EXERCISE TASKS ::
1) Rewrite the paragraph in the Videocore post below that begins "This is a general purpose processor" as a short list, keeping its main facts.
2) Extend the post below about the Raspberry Pi's Videocore processor, picking up after its last sentence.

----- SELECTED TEXT -----

More

peterderivaz · 2026-01-10T12:38:30 1768048710

The Raspberry Pi contains a Videocore processor (I wrote the original instruction set coding and assembler and simulator for this processor).

This is a general purpose processor which includes 16 way SIMD instructions that can access data in a 64 by 64 byte register file as either rows or columns (and as either 8 or 16 or 32 bit data).

It also has superscalar instructions which access a separate set of 32-bit registers, but is tightly integrated with the SIMD instructions (like in ARM Neon cores or x86 AVX instructions).

This is what boots up originally.

Videocore was designed to be good at the actions needed for video codecs (e.g. motion estimation and DCTs).

I did write a 3d library that could render textured triangles using the SIMD instructions on this processor. This was enough to render simple graphics and I wrote a demo that rendered Tomb Raider levels, but only for a small frame resolution.

----- SOURCE DATA -----

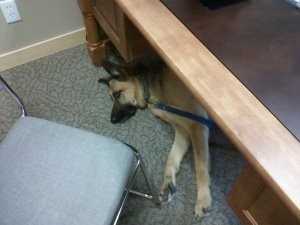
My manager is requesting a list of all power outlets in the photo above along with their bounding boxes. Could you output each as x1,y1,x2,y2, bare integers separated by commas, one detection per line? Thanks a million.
0,0,22,24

-----

ANSWERS PROVIDED ::
1)
- General-purpose processor
- 16-way SIMD instructions
- Register file of 64 by 64 bytes
- Data accessed as rows or columns
- Data handled as 8-, 16- or 32-bit values

2)
The main application was video codecs, so for the original Apple Video iPod I wrote the MPEG4 and h264 decoding software using the Videocore processor, which could run at around QVGA resolution.

However, in later versions of the chip we wanted more video and graphics performance. I designed the hardware to accelerate video, while another team (including Eben) wrote the hardware to accelerate 3d graphics.

So in Raspberry Pis, there is both a Videocore processor (which boots up and handles some tasks), and a separate GPU (which handles 3d graphics, but not booting up).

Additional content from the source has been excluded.